(Collected data)
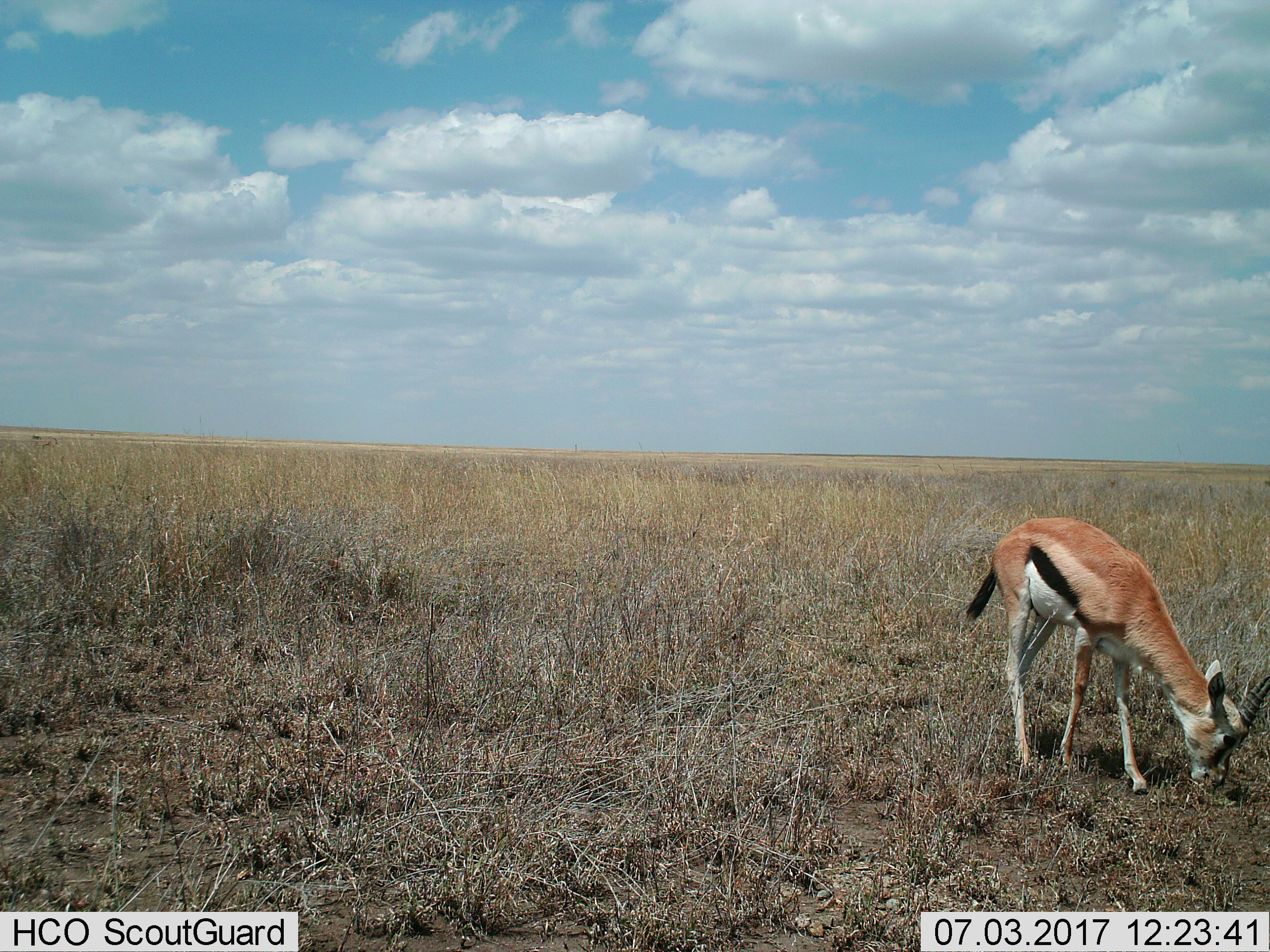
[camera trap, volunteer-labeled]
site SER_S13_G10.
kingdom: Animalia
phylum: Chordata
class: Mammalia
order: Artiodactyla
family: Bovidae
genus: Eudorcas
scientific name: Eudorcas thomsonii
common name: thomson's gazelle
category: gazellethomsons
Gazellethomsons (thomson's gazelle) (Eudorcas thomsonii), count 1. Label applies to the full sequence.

- Work instructions: Repeat each line above exactly as it reads, omitting any pictures.

- Result of the task:
[camera trap, volunteer-labeled]
site SER_S13_G10.
kingdom: Animalia
phylum: Chordata
class: Mammalia
order: Artiodactyla
family: Bovidae
genus: Eudorcas
scientific name: Eudorcas thomsonii
common name: thomson's gazelle
category: gazellethomsons
Gazellethomsons (thomson's gazelle) (Eudorcas thomsonii), count 1. Label applies to the full sequence.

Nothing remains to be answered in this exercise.